I’m not sure if this is the right category for my question, but the description has ‘best practices’ in it, so here goes.

Where do you store your data dictionary, and has it worked? Looker pitched their recently-released LookML Model API endpoint as being a tool to enable building a data dictionary. I’m inferring then that at least some users store the dictionary outside of Looker. As of last year, Warby Parker used gitbook. But Looker has come a long way with annotations and the markdown homepage, and in theory, the dictionary could live within Looker itself. Here at Managed by Q, we briefly tried using a google spreadsheet, but now matter how many times and places we linked to it, no one ever used it.

I’d love to hear input from the Looker community on how they’ve approached this problem.

3 Likes

At UpCounsel, almost everyone uses Looker to answer their own questions about the data. It became glaringly obvious that we needed a centralized data dictionary. We had a google doc but same problem as you, no one knew where it was and didnt visit it. It was also not kept updated.

Once we bought Looker a year ago, I made sure to create a data glossary within the documentation files using markdown, which also serves as our Looker homepage. I created a table of contents within the glossary using markdown that links to more documentation. The Looker homepage (glossary) is made obvious when I onboard new coworkers.

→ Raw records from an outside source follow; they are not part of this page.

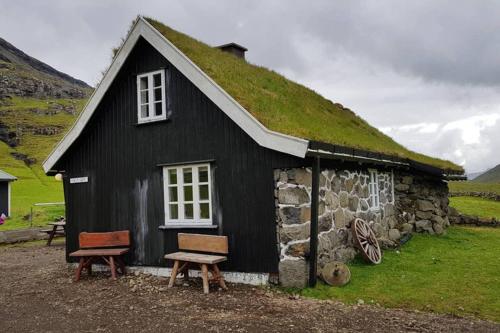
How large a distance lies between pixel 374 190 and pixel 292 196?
486cm

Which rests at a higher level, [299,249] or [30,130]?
[30,130]

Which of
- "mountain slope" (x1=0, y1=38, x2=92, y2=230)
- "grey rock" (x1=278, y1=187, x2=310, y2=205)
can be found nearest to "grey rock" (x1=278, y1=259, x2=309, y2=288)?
"grey rock" (x1=278, y1=187, x2=310, y2=205)

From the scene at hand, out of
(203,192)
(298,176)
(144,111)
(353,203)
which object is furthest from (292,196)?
(144,111)

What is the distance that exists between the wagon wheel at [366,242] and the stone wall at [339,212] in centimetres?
24

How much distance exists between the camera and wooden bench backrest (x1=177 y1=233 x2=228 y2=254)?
9469mm

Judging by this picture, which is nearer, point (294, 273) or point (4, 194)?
point (294, 273)

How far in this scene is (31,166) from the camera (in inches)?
2995

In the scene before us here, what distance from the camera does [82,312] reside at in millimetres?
8250

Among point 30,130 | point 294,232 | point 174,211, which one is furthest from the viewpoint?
point 30,130

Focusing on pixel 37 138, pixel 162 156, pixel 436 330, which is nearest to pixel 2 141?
pixel 37 138

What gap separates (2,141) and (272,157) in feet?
313

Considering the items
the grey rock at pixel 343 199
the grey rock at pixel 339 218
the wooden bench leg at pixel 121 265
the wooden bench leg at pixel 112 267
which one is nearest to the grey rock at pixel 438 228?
the grey rock at pixel 343 199

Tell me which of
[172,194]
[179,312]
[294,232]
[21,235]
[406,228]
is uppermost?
[172,194]

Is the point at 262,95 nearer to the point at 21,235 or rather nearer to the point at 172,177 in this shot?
the point at 172,177
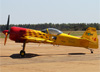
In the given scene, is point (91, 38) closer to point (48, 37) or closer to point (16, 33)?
point (48, 37)

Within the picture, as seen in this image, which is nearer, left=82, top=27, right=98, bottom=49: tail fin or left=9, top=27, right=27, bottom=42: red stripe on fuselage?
left=9, top=27, right=27, bottom=42: red stripe on fuselage

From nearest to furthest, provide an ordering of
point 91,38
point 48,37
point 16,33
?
point 16,33
point 48,37
point 91,38

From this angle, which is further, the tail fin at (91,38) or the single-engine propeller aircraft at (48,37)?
the tail fin at (91,38)

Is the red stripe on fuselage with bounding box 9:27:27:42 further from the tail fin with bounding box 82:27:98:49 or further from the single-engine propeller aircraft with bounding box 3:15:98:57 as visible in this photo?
the tail fin with bounding box 82:27:98:49

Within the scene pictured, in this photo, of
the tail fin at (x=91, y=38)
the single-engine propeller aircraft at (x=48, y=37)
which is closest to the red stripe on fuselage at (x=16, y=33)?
the single-engine propeller aircraft at (x=48, y=37)

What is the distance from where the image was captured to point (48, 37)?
55.5 ft

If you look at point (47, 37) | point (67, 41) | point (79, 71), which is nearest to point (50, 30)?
point (47, 37)

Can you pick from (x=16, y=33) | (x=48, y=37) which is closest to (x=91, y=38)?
(x=48, y=37)

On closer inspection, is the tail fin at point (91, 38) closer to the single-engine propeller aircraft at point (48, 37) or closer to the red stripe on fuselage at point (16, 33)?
the single-engine propeller aircraft at point (48, 37)

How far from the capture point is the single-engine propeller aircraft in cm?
1617

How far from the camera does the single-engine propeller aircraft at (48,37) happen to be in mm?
16172

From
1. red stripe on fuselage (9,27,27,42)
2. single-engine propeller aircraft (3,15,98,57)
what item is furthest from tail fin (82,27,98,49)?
red stripe on fuselage (9,27,27,42)

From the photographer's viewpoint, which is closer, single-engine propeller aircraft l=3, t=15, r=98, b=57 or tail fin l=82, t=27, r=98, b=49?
single-engine propeller aircraft l=3, t=15, r=98, b=57

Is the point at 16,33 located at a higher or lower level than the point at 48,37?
higher
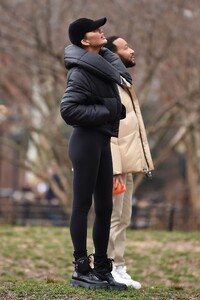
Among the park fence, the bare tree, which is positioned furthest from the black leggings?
the park fence

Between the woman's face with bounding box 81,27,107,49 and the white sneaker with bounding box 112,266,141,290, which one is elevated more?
the woman's face with bounding box 81,27,107,49

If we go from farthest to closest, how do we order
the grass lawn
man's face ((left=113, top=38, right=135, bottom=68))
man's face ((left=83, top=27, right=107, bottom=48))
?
1. man's face ((left=113, top=38, right=135, bottom=68))
2. man's face ((left=83, top=27, right=107, bottom=48))
3. the grass lawn

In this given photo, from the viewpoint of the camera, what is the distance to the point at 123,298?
6090mm

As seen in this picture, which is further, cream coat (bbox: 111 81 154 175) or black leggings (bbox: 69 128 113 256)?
cream coat (bbox: 111 81 154 175)

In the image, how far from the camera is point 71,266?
10.5m

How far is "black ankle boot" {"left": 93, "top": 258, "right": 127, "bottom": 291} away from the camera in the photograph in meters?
6.44

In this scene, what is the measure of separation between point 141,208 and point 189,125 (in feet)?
8.76

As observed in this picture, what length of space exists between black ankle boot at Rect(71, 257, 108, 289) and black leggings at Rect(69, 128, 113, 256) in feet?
0.32

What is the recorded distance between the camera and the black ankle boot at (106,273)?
6.44 m

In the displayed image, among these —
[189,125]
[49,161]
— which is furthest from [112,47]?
[49,161]

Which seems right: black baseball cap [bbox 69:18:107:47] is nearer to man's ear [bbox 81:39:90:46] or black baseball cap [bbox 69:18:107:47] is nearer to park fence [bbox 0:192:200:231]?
man's ear [bbox 81:39:90:46]

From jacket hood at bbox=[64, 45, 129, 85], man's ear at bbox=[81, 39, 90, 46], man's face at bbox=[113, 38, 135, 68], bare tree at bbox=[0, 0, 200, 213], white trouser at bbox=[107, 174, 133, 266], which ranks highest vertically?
bare tree at bbox=[0, 0, 200, 213]

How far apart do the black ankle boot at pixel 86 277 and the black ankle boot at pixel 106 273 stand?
0.03 meters

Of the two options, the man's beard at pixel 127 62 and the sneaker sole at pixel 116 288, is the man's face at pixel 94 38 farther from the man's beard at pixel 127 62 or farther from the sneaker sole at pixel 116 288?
the sneaker sole at pixel 116 288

Another thing I do is put descriptions next to every dimension and measure within our Looker instance. Then I always ask people did you read description? when I receive questions. They know they can rely on the descriptions.

3 Likes

@weitzenfeld we have this discourse post on Generating a Data Dictionary in Google Sheet showing how to define a Data Dictionary from your instance into Google Drive. It uses the API of your instance to populate the Google Sheets.

and @Erin_Breen since this script is pulling the information automatically from your API this would also ensure that the data dictionary is maintained constantly (given that newly added fields have a description parameter).

If you have any feedback on the script please let us know!

Would anyone here be interested in a product that does this? Searchable data dictionary that autogenerates every time new code is pushed. Would be hosted on a subdomain with ability for users to log-in.

Additional features could allow admins to hide certain definitions, override definitions, or add more content.

4 Likes

Yes Sam, such a product feature within Looker would be great!